The Londoner hotel to open in Leicester Square
After a rocky start, this swish new London hotel in the entertainment district is about to open its doors.
Located in the heart of Leicester Square and the British capital’s entertainment district, The Londoner hotel has waited a long time for its moment in the spotlight. It had been scheduled to open in March 2020, then April this year. Next month, the curtain will finally rise on this five-star property.
The newest addition to Britain’s largest family-owned hotel group, Edwardian Hotels London, the establishment embraces old and new, with an array of original contemporary and classic artworks adorning public areas and all 350 guestrooms.

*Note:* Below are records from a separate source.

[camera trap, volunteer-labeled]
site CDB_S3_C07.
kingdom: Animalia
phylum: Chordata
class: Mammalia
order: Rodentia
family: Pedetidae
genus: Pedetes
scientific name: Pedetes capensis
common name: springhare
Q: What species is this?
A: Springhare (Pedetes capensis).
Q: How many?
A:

Incorporated in its 16 storeys are a cinema, a grand ballroom with capacity for 800 people, and six food and beverage venues ranging from all-day luxury lobby dining to a rooftop izakaya lounge specialising in innovative mixology paired with Japanese cuisine. Exclusive to guests is The Residence, an elegant 24/7 zone for relaxing or working that features the plush Drawing Room, a snazzy marble cocktail bar and “secret” whisky room.
If you want to visit London’s underground, head 30m below ground level, where an entire floor is devoted to wellbeing, complete with 25m pool, spa, gym, barber and nail bar plus a place to refuel with detoxifying smoothies and Ayurvedic breakfast bowls.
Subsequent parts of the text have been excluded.